L’Ue torna a minacciare la Russia e mette in guardia Vladimir Putin dall’idea di intraprendere qualsiasi azione nell’Est dell’Ucraina, “sotto qualsiasi pretesto”. Ma la Russia replica di avere raggiunto un accordo con Kiev e di essere pronta a inviare, con la regia della Croce Rossa, un “convoglio umanitario” nella regione sconvolta che da quattro mesi vede l’esercito ucraino e le milizie fasciste inquadrate nella Guardia Nazionale bombardare e assaltare città e villaggi.
Le due posizioni sono emerse dai resoconti – uno in arrivo da Bruxelles, il secondo dal Cremlino – su una conversazione telefonica tra il presidente della Commissione Europea José Manuel Barroso e il capo dello Stato russo.
“Parlando con il presidente Putin, il presidente Barroso ha detto che l’Ue si unirà agli sforzi internazionali per assistere la gente in difficoltà come risultato del conflitto”, cita una nota dell’esecutivo europeo, aggiungendo che l’Europa è contraria a qualsiasi azione di natura militare, “dietro qualsiasi pretesto”, usando la formula utilizzata in questi giorni per esprimere il timore che Mosca possa intervenire nell’Est dell’Ucraina adducendo motivi umanitari. Fonti europee avevano dichiarato stamattina alla stampa che il presidente della Commissione Jose Manuel Barroso avrebbe chiesto al capo dello Stato ucraino, l’oligarca Petro Poroshenko, di adoperarsi per un cessate-il-fuoco. “D’altra parte non abbiamo il diritto di dire al governo ucraino che non può godere del suo diritto sovrano di controllare il territorio nazionale” aveva però chiarito, con grande ipocrisia, un funzionario di Bruxelles che ha voluto rimanere anonimo.

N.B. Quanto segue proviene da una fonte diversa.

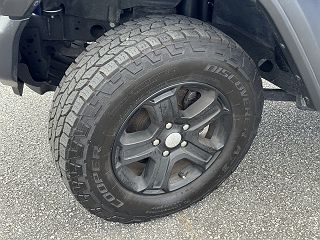 2020 Jeep Wrangler Sport 1C4HJXDN8LW114862 in High Point, NC 2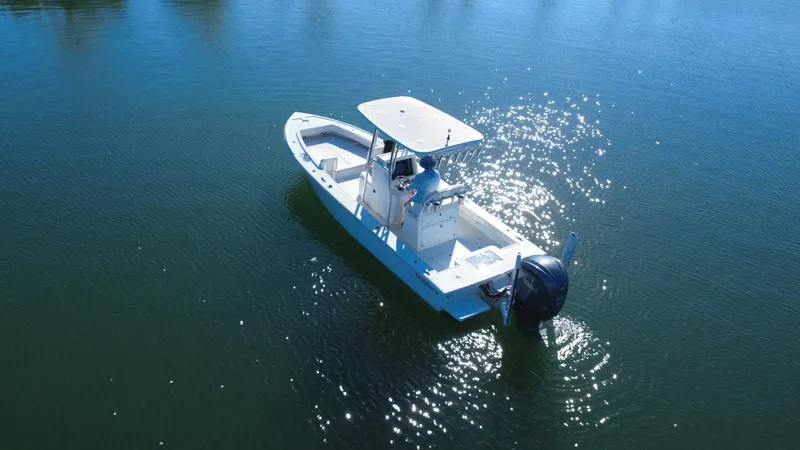 Slide: The Image of 2023 Dorado 25 SE - Aerial - 5835697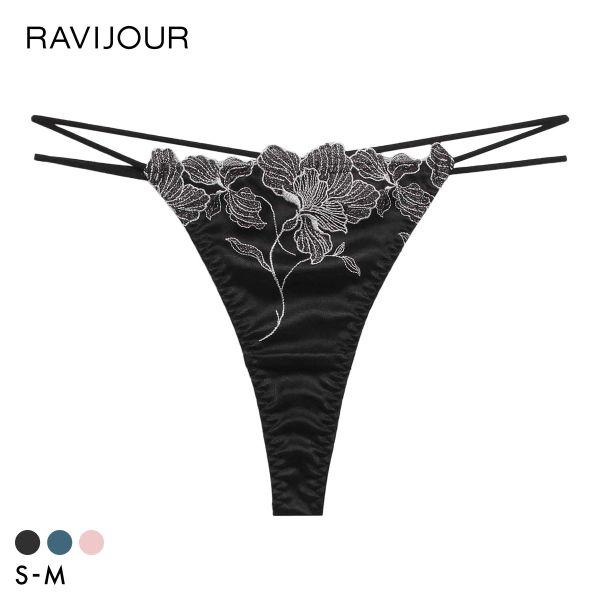 RAVIJOUR（ラヴィジュール） ラナルミエル ストレッチレース Tバック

Ma la Russia insiste sulla necessità di fornire urgentemente aiuti umanitari alle regioni del Donbass, dove la situazione è definita catastrofica non solo dagli insorti ma anche dalle Nazioni Unite e da alcuni degli osservatori dell’Osce più indipendenti dalla Nato. Gli sfollati sono centinaia di migliaia, molti dei quali si sono rifugiati nelle regioni russe adiacenti; intere città sono senza luce né acqua da settimane, centinaia di edifici sono stati distrutti o seriamente danneggiati, compresi ospedali ed altre istituzioni di assistenza alla popolazione ormai stremata. Particolarmente grave la situazione di Lugansk e Donetsk, grandi città assediate ormai da giorni e nelle quali i rifornimenti alimentari non arrivano più. Secondo il bilancio ufficiale fornito dall’Onu sarebbero finora 1300 le persone morte in quattro mesi di scontri militari e bombardamenti, comprese molte centinaia di civili oltre ai miliziani delle Repubbliche Popolari insorte e ai 568 militari di Kiev. Ma secondo vari analisti il numero delle vittime sarebbe di molto superiore.
“Appena ci sarà un accordo sulle modalità e le sfumature, se questo sarà possibile, allora sarà lanciata un’immediata azione di soccorso, perché si tratta di un’emergenza umanitaria, di una tragica situazione umanitaria nella regione, che non ammette indugi” aveva dichiarato stamattina il portavoce del Cremlino, Dmitri Peskov. Subito dopo, è intervenuto il ministro degli Esteri Sergey Lavrov, secondo cui è stato discusso nel dettaglio con il governo ucraino e la Croce Rossa Internazionale il varo di una missione umanitaria. Secondo Lavrov c’erano le basi affinché “questa missione abbia presto luogo” e i partner occidentali “non si mettano di traverso”.
Dichiarandosi “cautamente ottimista”, il capo della diplomazia moscovita è tornato poi a puntare il dito contro il governo di Kiev. “Si può avere l’impressione che il vero fine dell’operazione anti-terrorismo in Ucraina sia di far sparire il Sud-Est dell’Ucraina dalla faccia della terra e fare andare via tutti i russi” aveva detto il capo della diplomazia moscovita.